__Objective__.
In the security ROI guide below, rewrite the part that opens with the words containing "In this guide, you’ll" and closes with "various additional benefits.", substituting "return on investment" for every occurrence of "ROI".

__Given text__.
----
In this guide, you’ll learn about the various ways to determine your return on security investment. We’ll cover the following:
- Why your organization should measure compliance and security ROI
- Common challenges to expect
- How to determine compliance and security ROI
- How to maximize security and compliance ROI
Why measuring compliance and security ROI is crucial
Understanding and tracking the return on your compliance and security investments shapes your organization’s financial practices and internal budgets. Knowing your ROI helps you better understand whether your budget is distributed and utilized properly and if you need to make any adjustments.
Measuring your compliance and security ROI brings various additional benefits.
1. Showcase benefits of security investments to upper management
If you need to persuade decision-makers like the CISO, CEO, or board members to approve investments in security initiatives, the best path forward is to showcase specific figures that prove the value of those investments. It’s especially important to increase the visibility of high-value benefits, such as reduction in breaches or improved incident response times.
2. Justify investments in GRC programs
Organizations may hesitate to prioritize security and compliance investments because they don’t yield immediate tangible returns. ROI numbers track the positive impact of security measures and also quantify which initiatives were more successful than the others, which can help inform budget allocation.
You can also proactively highlight investments with low ROI and take proactive measures to refine your security team’s performance. For instance, a security team that relies on manual tasks can register a low ROI—which could indicate that introducing an automated solution could help the team get more done with fewer resources.
3. Understand security’s impact on sales cycles
Your security programs expedite external security reviews, which help speed up sales cycles with prospects. By connecting security to sales cycle metrics, you can prove that security is a revenue driver, not a cost center.
4. Better brand reputation
Measuring security and compliance ROI showcases a commitment to upholding security best practices, which ultimately improve customer trust. With more trust, your organization will see increased customer loyalty and retention, as well as more new business opportunities.
{{cta_withimage10="/cta-modules"}} | How to turn security into revenue ebook
Determining compliance and security ROI: Common challenges
Security and compliance ROI can also challenging to measure for the following reasons:
- Different kinds of success metrics: Compliance and security initiatives are revenue drivers, but the metrics tracked aren’t a one-to-one match with traditional revenue metrics. Where we might measure impressions and clicks on a digital advertisement, for example, security metrics include things like the number of passing controls or time to complete a security review. These can be harder to tie directly to revenue metrics.
----
__Rows__.
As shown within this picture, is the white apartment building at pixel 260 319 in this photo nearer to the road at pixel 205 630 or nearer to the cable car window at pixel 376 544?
----
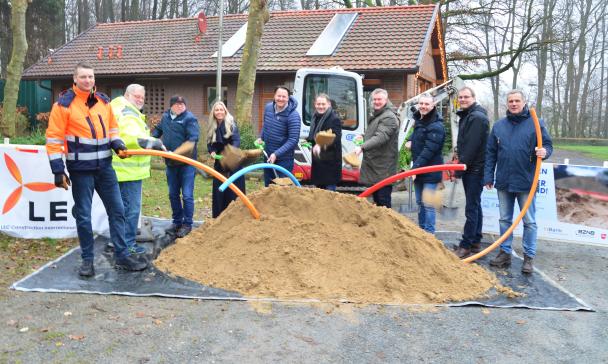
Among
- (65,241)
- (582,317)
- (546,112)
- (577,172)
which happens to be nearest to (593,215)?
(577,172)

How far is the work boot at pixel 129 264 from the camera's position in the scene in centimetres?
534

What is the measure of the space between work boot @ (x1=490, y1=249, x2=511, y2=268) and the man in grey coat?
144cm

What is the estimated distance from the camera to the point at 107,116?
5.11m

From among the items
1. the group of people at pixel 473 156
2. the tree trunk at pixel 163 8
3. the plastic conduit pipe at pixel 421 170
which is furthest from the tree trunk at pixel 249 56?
----
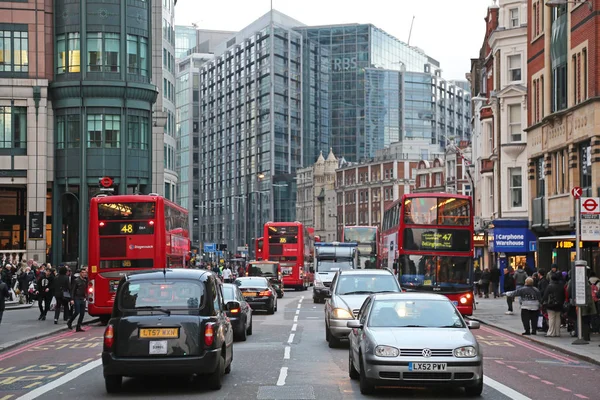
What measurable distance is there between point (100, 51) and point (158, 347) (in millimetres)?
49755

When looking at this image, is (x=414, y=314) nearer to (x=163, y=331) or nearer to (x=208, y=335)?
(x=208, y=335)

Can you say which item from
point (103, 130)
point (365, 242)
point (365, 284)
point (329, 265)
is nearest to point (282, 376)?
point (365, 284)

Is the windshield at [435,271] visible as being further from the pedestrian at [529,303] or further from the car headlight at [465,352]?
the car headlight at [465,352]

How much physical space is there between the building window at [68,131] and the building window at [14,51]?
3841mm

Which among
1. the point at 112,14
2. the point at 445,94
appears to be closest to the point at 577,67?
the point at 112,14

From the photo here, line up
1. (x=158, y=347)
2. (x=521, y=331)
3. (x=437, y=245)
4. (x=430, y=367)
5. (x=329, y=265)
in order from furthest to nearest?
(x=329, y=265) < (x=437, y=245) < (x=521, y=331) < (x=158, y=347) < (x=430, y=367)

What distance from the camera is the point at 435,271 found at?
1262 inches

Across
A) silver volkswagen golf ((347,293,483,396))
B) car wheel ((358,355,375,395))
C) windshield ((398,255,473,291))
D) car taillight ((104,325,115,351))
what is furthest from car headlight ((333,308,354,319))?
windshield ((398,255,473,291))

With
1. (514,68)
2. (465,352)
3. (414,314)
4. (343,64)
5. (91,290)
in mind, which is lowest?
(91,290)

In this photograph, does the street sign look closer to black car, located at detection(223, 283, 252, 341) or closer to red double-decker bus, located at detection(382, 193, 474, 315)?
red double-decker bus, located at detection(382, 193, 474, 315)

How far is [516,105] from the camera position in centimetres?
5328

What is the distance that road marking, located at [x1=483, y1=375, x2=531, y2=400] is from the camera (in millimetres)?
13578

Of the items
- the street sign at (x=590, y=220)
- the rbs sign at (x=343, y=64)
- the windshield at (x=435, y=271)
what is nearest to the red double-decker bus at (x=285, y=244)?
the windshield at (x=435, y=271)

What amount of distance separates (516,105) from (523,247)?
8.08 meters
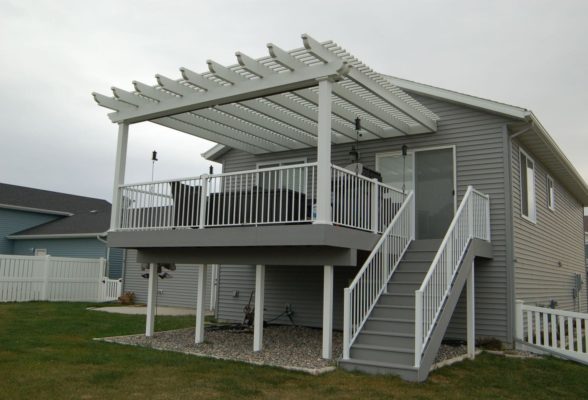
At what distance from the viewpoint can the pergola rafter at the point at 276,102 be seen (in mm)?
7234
----
__Expected answer__.
In this guide, you’ll learn about the various ways to determine your return on security investment. We’ll cover the following:
- Why your organization should measure compliance and security return on investment
- Common challenges to expect
- How to determine compliance and security return on investment
- How to maximize security and compliance return on investment
Why measuring compliance and security return on investment is crucial
Understanding and tracking the return on your compliance and security investments shapes your organization’s financial practices and internal budgets. Knowing your return on investment helps you better understand whether your budget is distributed and utilized properly and if you need to make any adjustments.
Measuring your compliance and security return on investment brings various additional benefits.